Greek Tourism Development Minister Fani Palli-Petralia held a meeting with Prime Minister Costas Karamanlis on March 1, during which she briefed him on the ministry's activities in preparation for the 2007 tourist season that is due to begin in a few days time, ANA reported.
In statements to reporters afterwards, Petralia said the signs for the current year in tourism appeared to be good.
"At the tourism development ministry we have presented the "tourism charter" on a regional basis, because we consider that it is the goal and purpose of every region, every prefecture and every municipality, since it is an element of economic growth in every area," Petralia underlined.

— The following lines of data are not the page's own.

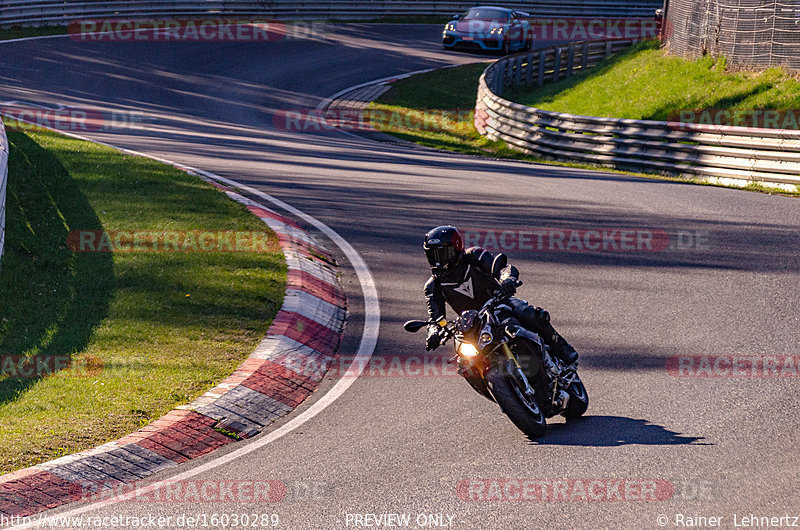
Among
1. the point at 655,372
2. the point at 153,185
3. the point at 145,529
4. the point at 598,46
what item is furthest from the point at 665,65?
the point at 145,529

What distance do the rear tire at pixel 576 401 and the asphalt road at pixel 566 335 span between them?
0.40ft

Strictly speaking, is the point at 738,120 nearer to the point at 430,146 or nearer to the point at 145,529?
the point at 430,146

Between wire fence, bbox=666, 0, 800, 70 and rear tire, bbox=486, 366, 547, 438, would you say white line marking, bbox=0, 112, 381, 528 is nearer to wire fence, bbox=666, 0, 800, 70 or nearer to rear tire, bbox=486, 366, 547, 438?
rear tire, bbox=486, 366, 547, 438

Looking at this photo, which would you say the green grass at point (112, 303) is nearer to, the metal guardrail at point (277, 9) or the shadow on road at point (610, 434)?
the shadow on road at point (610, 434)

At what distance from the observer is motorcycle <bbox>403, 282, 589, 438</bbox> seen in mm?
6312

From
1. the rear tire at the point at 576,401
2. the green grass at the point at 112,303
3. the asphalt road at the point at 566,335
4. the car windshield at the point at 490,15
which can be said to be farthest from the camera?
the car windshield at the point at 490,15

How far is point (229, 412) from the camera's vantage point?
7.25 m

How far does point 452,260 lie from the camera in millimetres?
6668

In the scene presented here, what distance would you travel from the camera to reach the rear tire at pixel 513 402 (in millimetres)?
6293

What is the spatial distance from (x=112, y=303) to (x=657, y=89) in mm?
18307

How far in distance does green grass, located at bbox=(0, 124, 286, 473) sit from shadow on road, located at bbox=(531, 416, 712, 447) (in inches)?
121

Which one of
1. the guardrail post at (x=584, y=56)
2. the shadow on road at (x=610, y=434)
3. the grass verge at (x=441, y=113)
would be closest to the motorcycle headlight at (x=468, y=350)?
the shadow on road at (x=610, y=434)

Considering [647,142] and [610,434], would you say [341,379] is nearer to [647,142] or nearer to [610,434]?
[610,434]

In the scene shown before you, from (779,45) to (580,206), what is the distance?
31.6 ft
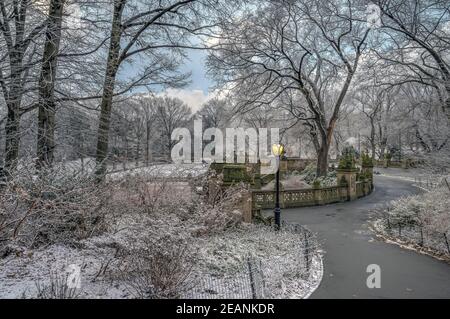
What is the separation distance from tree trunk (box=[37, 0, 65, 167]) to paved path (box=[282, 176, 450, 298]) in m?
7.62

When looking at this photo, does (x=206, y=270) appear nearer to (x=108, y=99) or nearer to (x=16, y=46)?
(x=108, y=99)

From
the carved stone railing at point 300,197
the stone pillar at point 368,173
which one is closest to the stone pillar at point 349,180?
the carved stone railing at point 300,197

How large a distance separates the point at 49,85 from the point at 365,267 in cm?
979

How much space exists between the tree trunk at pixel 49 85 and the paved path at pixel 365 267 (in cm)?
762

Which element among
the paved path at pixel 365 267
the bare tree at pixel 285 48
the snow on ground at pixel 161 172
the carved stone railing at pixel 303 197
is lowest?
the paved path at pixel 365 267

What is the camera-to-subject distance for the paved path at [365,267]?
746cm

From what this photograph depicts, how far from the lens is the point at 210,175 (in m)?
12.0

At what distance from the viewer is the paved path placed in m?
7.46

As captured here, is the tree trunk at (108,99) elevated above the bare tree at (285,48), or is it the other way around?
the bare tree at (285,48)

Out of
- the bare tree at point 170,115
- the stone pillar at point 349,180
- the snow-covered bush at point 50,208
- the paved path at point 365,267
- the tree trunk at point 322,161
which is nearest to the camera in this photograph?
the snow-covered bush at point 50,208

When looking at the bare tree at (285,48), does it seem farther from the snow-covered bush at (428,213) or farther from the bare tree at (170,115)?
the bare tree at (170,115)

During the meeting with Karamanlis, the minister also outlined the progress of an initiative to create 35 kilometres of cycle paths and promenades along the Athens coast, from the Peace and Friendship Stadium in Faliro up to the seaside resort of Varkiza, that is gradually beginning.
"Athens, the Attic basin must reach out to the sea and must breathe. This is an ambitious project that we are planning and in the coming period I will meet with the mayors of those areas, so that we can have a final study and go ahead with implementation," she said.
Petralia underlined that her own ministry also had a lot of work ahead in order to achieve its goal of extending the tourist season, which would be its programme for the current summer, autumn and upcoming winter seasons.

Promoting Athens as tourist destination

Greek Tourist Development Minister, Fani Palli Petralia, and Athens Mayor, Nikitas Kaklamanis, held talks on March 5th, focusing on the promotion of Athens as a self-sufficient tourist destination so that it will not merely be a stopover for visitors en route to another destination in the country, ANA reported. 
To this end, the minister announced a programming contract agreement between the ministry and the municipality of Athens aimed at city tourism and the highlighting of Athens as an international tourist destination. In this framework, the conference on City Breaks will be hosted at the Tae Kwon Do facility in Faliro between June 11-13. Referring to the programme for reshaping the coastal zone with the creation of a bicycle and pedestrians road, Petralia said that this plan is proceeding normally, stressing that with the unified sea front, the city will be transformed into a coastal one.